Support for Parallel HDF5

On UNIX platforms, you can now take advantage of MPI and Parallel HDF5. Cython, mpi4py and an MPI-enabled build of HDF5 are required.. See Parallel HDF5 in the documentation for details.

Support for Python 3.3

Python 3.3 is now officially supported.

Mini float support (issue #141)

Two-byte floats (NumPy float16) are supported.

HDF5 scale/offset filter

The Scale/Offset filter added in HDF5 1.8 is now available.

Field indexing is now allowed when writing to a dataset (issue #42)

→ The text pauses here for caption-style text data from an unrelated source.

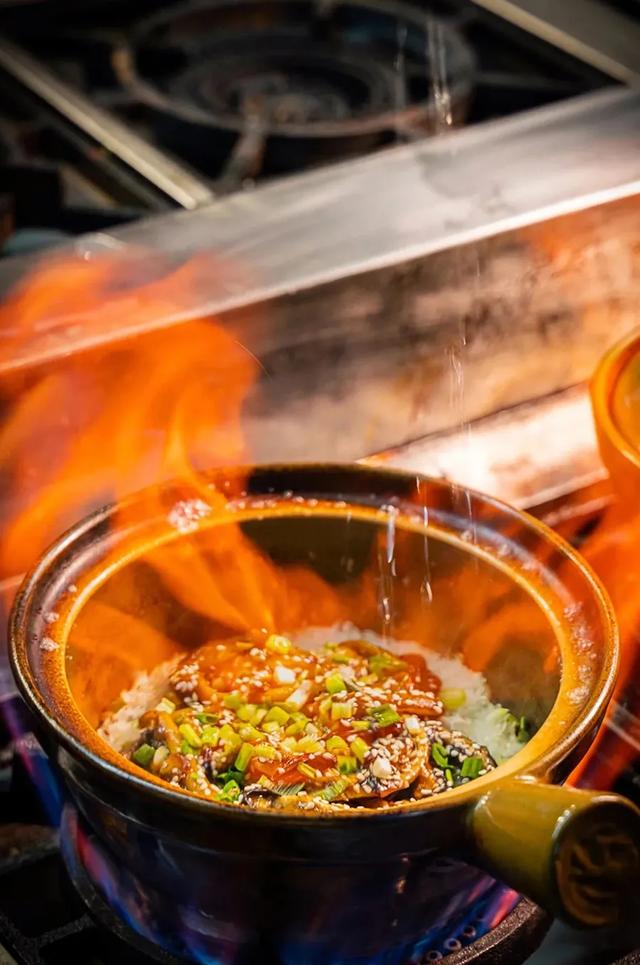 干饭是什么意思，网络词干饭是什么意思（中国干饭地图：天南海北）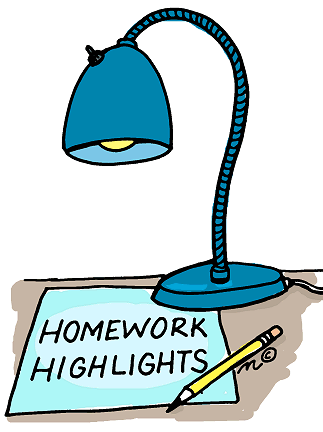 homework-highlights-color.gif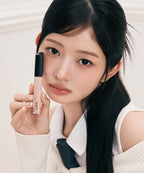 LUNA LUNA Long-lasting corrector 15ml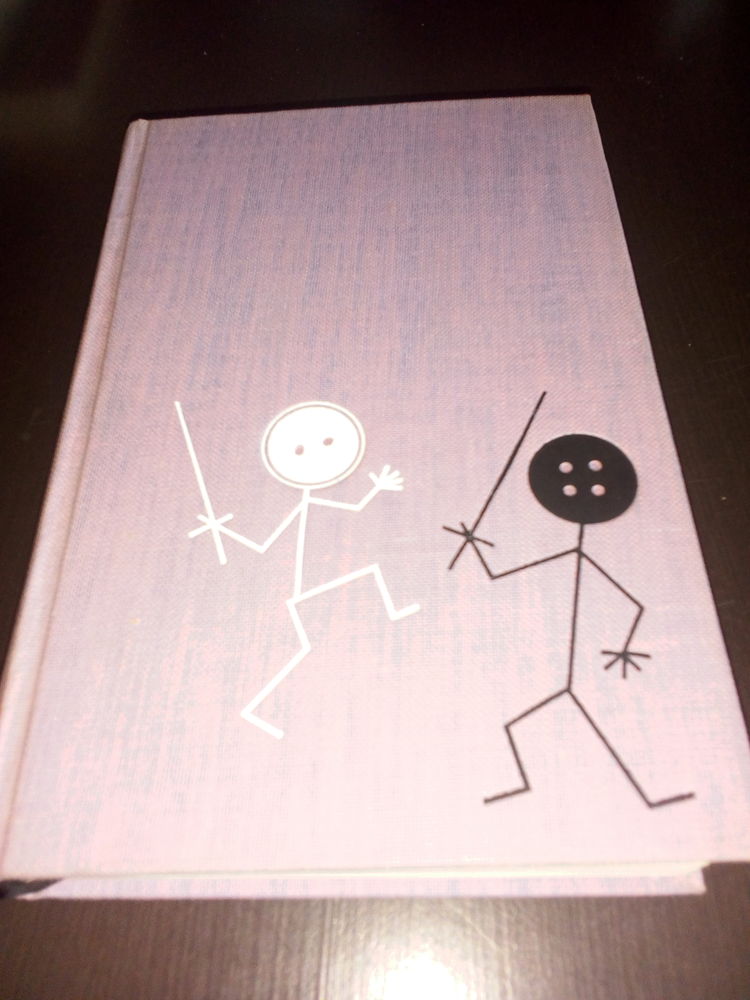 Louis Pergaud la guerre des boutons exemplaire num�ro 1753 37 Lisieux (14)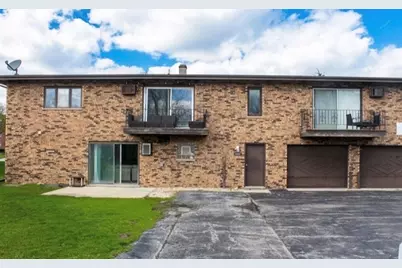 5739 129th Street #1B, Crestwood, IL 60418 - Photo 11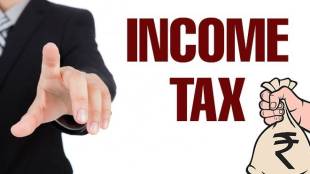 Income Tax Return e-Filing 2019, ITR Filing 2019-20, Long Term Capital Gain, LTCG, Equity Linked Savings Scheme, ELSS, equity investment, equity-oriented funds, mutual fund, MF, ITR-1, ITR-2, salaried ivestors, tax-saving investments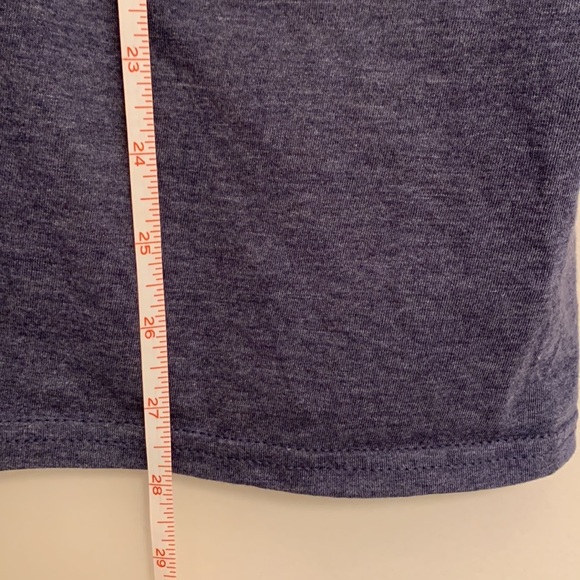 BSA Scout Life Summer Camp T-Shirt NEW - Picture 12 of 13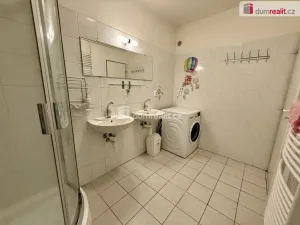 Pronájem bytu 3+1, Vracov, náměstí Míru, 107 m2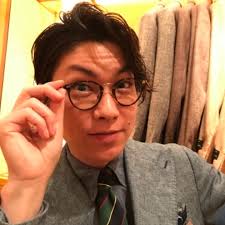 ERNESTO＞GOさんのオススメ。｜ビームス ライフ 横浜｜BEAMS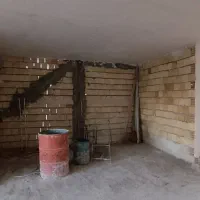 آپارتمان125متری/ویوبدونمشرف+کلید نخورده/نوار|اجارهٔ آپارتمان|رزن, |دیوار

H5py has long supported reading only certain fields from a dataset:

>>> dset = f.create_dataset('x', (100,), dtype=np.dtype([('a', 'f'), ('b', 'i')]))
>>> out = dset['a', 0:100:10]
>>> out.dtype
dtype('float32')

Now, field names are also allowed when writing to a dataset:

>>> dset['a', 20:50] = 1.0

Region references preserve shape (issue #295)

Previously, region references always resulted in a 1D selection, even when 2D slicing was used:

>>> dset = f.create_dataset('x', (10, 10))
>>> ref = dset.regionref[0:5,0:5]
>>> out = dset[ref]
>>> out.shape
(25,)

Shape is now preserved:

>>> out = dset[ref]
>>> out.shape
(5, 5)

Additionally, the shape of both the target dataspace and the selection shape can be determined via new methods on the regionref proxy (now available on both datasets and groups):

>>> f.regionref.shape(ref)
(10, 10)
>>> f.regionref.selection(ref)
(5, 5)

Committed types can be linked to datasets and attributes

HDF5 supports “shared” named types stored in the file:

>>> f['name'] = np.dtype("int64")

You can now use these types when creating a new dataset or attribute, and HDF5 will “link” the dataset type to the named type:

>>> dset = f.create_dataset('int dataset', (10,), dtype=f['name'])
>>> f.attrs.create('int scalar attribute', shape=(), dtype=f['name'])

move method on Group objects

It’s no longer necessary to move objects in a file by manually re-linking them:

>>> f.create_group('a')
>>> f['b'] = f['a']
>>> del f['a']

The method Group.move allows this to be performed in one step:

>>> f.move('a', 'b')

Both the source and destination must be in the same file.